Glover Garden (グラバー園, Gurabāen) is a park in Nagasaki, Japan, built for Thomas Blake Glover, a Scottish merchant who contributed to the modernization of Japan in shipbuilding, coal mining, and other fields. In it stands the Glover Residence, the oldest Western-style house surviving in Japan and Nagasaki's foremost tourist attraction.

It is located on the Minamiyamate hillside overlooking Nagasaki harbor. It was built by Hidenoshin Koyama of Amakusa island and completed in 1863. It has been designated as an Important Cultural Asset. As the house and its surroundings are reminiscent of Puccini's opera, it is also known as the "Madame Butterfly House." Statues of Puccini and diva Miura Tamaki, famed for her role as Cio-Cio-san, stand in the park near the house. This house was also the venue of Glover's meetings with rebel samurai, particularly from the Chōshū and Satsuma domains.

==Glover Residence==

The Glover Residence is noted for its blend of Western and Japanese elements and is an example of treaty port building. This type of architecture closely resembles one-story bungalows used by foreigners in Hong Kong or Shanghai and imported to Japan by British traders. Rather than following contemporary Victorian styles, this type of building more closely reflects the Georgian aesthetic popular in Britain during the previous generation.

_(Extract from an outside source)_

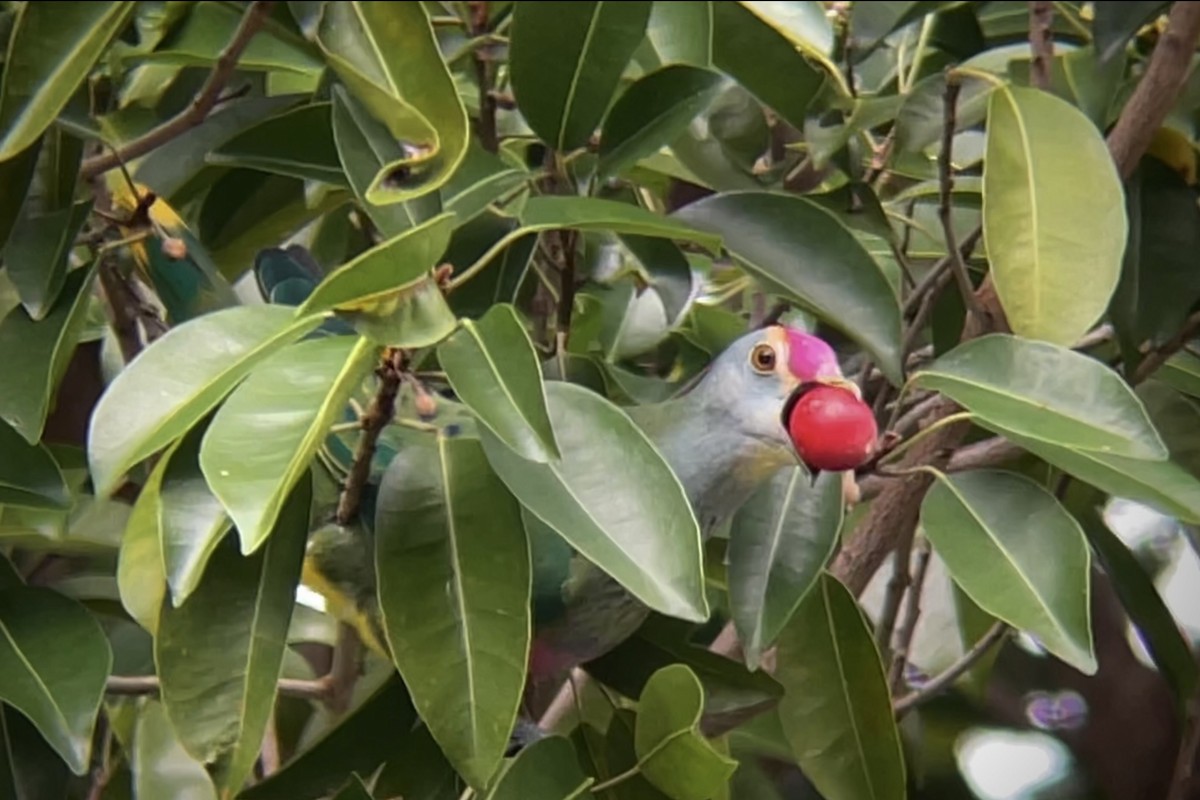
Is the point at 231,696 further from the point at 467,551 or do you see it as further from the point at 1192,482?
the point at 1192,482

The stone-floored verandas, latticed arches, and French windows are several of the distinctive foreign elements included in the residence, while Japanese influence can be seen in the tile roof with its demon-headed tiles intended to ward off evil. The roof was modified by adding unmistakably British chimneys.

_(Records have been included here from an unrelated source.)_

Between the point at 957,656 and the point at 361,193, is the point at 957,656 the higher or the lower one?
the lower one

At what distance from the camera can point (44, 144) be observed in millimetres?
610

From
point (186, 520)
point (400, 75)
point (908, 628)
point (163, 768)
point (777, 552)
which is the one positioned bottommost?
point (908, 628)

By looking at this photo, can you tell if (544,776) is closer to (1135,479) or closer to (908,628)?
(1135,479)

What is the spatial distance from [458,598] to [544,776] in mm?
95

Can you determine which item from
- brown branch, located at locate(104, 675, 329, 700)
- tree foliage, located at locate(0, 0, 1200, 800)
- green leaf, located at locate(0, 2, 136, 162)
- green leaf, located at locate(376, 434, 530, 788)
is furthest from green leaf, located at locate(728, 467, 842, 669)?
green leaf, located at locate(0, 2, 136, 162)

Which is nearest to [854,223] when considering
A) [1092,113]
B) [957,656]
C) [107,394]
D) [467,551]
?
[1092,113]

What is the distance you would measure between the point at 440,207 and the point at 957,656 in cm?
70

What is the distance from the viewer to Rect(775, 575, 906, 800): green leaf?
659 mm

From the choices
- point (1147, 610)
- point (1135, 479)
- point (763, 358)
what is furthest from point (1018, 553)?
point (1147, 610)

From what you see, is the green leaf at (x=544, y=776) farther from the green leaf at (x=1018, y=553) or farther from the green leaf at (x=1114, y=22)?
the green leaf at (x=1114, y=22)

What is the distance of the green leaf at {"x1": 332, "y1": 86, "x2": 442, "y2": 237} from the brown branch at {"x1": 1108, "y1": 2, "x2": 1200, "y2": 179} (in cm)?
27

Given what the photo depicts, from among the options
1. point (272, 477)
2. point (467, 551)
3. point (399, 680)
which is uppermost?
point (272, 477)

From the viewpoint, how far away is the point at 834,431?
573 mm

The house was built by a Japanese carpenter, Koyama Hidenoshin. The plan for the house, which is still preserved, is unsigned. The plan uses feet instead of Japanese measurements. The basic construction of the house is Japanese, despite its foreign elements. It consists of traditional Japanese roof supports and post-and-beam frames set down on boulders.

==Other buildings==

The park also includes Ringer House (built 1865 for Frederick Ringer) and Alt House (built for William Alt). The correct treatment of the Tuscan pillars and pediment at the Alt House suggest that this building was designed by a Western architect. The pediment is often conspicuously incorporated into Masonic temples, and might have been employed here in the same manner as a Masonic symbol.

Furthermore, the stone gate of the Nagasaki Masonic Lodge is preserved in Glover Garden:

The Nagasaki Masonic Lodge was inaugurated at No. 50 Oura on October 5, 1885. The founding members were all British, but during the following years, men of various nationalities and religions became members and participated in regular meetings and social events. The lodge moved to a new building at No. 47 Oura in June 1887. The Freemasons contributed to the Nagasaki community until disbanding in the early Showa Period due to a lack of members. Today, the graves of several former Freemasons can be found in Nagasaki' s international cemeteries, and the stone gate of the former lodge is preserved in Glover Garden.

==Tourism==

The park is open to the public and attracts nearly two million visitors a year.